**TASK REQUIREMENTS**
Using the Qdrant foreign data wrapper page below, decide whether each statement agrees with it: (a) the sim function always returns NULL; (b) more than one vector per record is supported; (c) an ORDER BY can be pushed down without a limit. Answer yes or no for each and quote the deciding words.

/qdrant_fdw

PostgreSQL foreign data wrapper for Qdrant

Primary LanguageC

Qdrant fdw

This extension for postgresql allows you to make reading queries to the quadrant vector database. The following operations are currently supported:

  1. read
  2. order by push down (with restrictions)
  3. limit/offset push down
  4. some filters push down
  5. columns mapping

todo:

  1. multiply vector per row support
  2. DML
  3. analyze
  4. recommend API
  5. search parameters

Restrictions

ORDER BY

Currently, for a push down ORDER BY, it must meet the following requirements:

  1. use the sim function with an unmodified vector.
  2. have a limit.

At the moment, we cannot sort on the postgresql side because we do not know the similarity metric selected on the qdrant side. For the same reason, the sim function is a "meta" function that always returns NULL.

WHERE

if we want to push down an order by or limit, we must also pushdown the filter entirely, so if any of the filters cannot be pushdown, we cannot pushdown anything.

Reserved attribute names

The three attribute names reserved are:

  1. id - id of the record
  2. vector - currently, only one vector per record is supported. That's what it is.
  3. payload - raw payload.

All other attribute names are tread as field names in the payload. So far, only one json layer is supported. Missing fields will have a null value. The null check occurs on the postgres side and may occur after the limit (it will most likely be changed in the future).

Examples

create extension qdrant_fdw;

create server foreign_server
    foreign data wrapper qdrant_fdw
    options (host '127.0.0.1', port '6333');


create foreign table qdrant_table (
    id integer,
    vector varchar,
    payload varchar,
    str varchar,
    a float4,
    b int)
    SERVER foreign_server
    OPTIONS (collection 'test');

-- search

explain select * from qdrant_table order by sim(vector, '[0, 0, 0]') limit 3;
-- The request body in explain is most often not valid json.
-- Since I don't want to implement the arguments deparse by myself -_-
--                             QUERY PLAN                            
-- ------------------------------------------------------------------
--  Foreign Scan on qdrant_table  (cost=0.00..0.00 rows=0 width=116)

**MATERIAL PROVIDED**
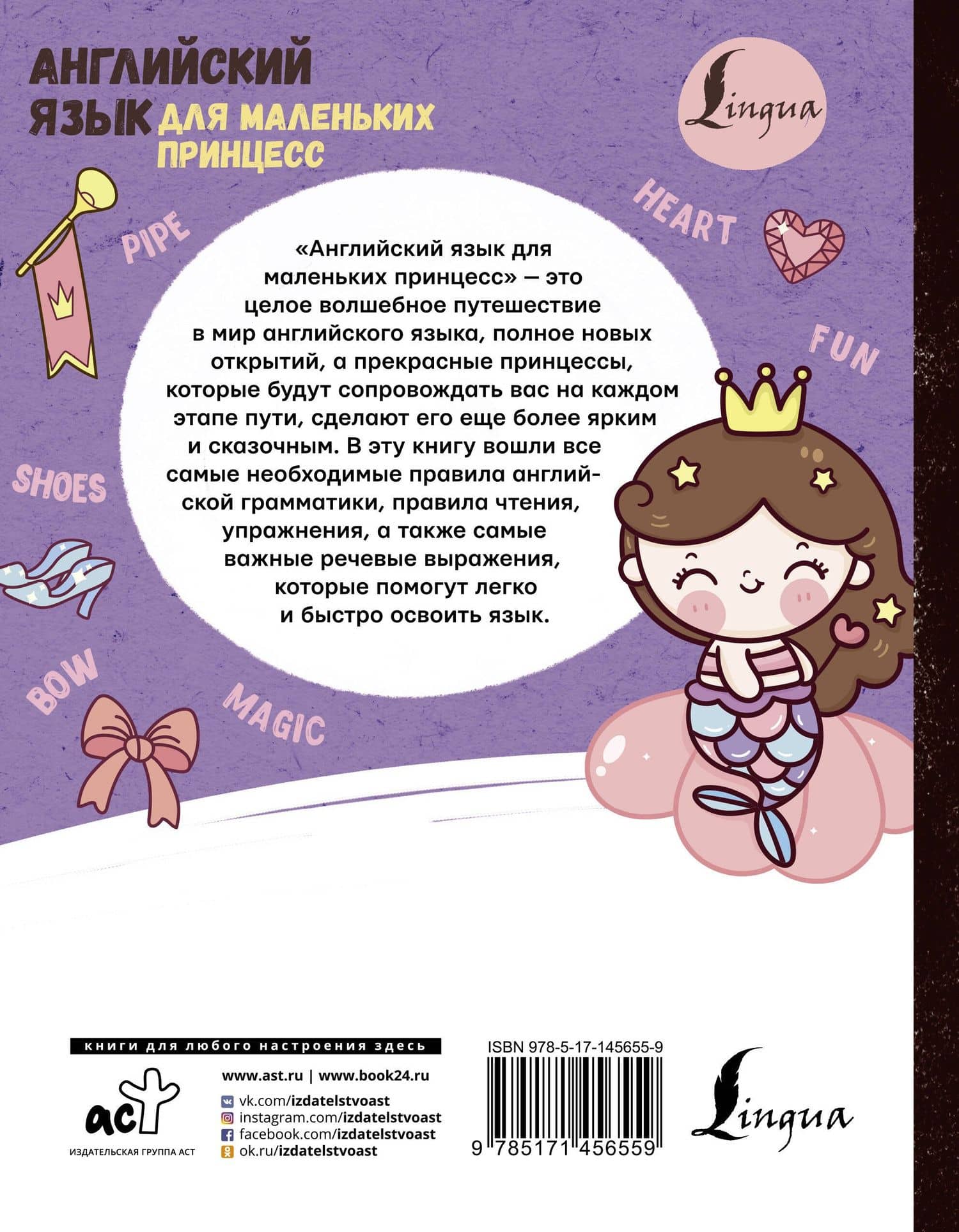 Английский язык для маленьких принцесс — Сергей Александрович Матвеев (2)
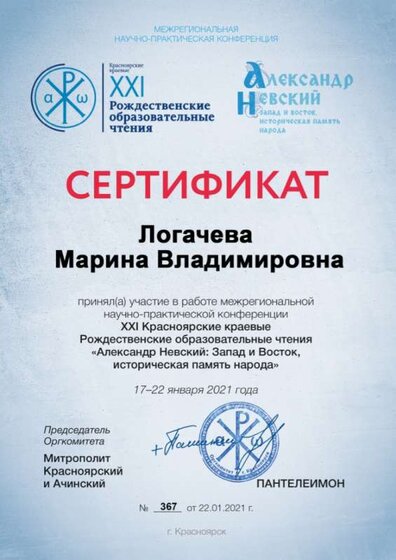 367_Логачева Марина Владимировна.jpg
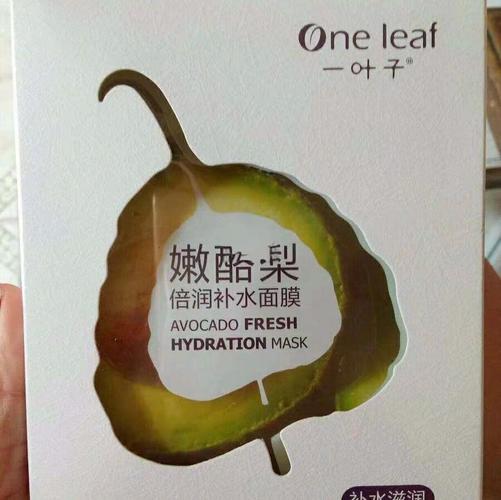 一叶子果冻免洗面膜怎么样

**RESPONSE AREA**
(a) Yes: "the sim function is a "meta" function that always returns NULL."
(b) No: "currently, only one vector per record is supported."
(c) No: "for a push down ORDER BY, it must meet the following requirements" includes "have a limit."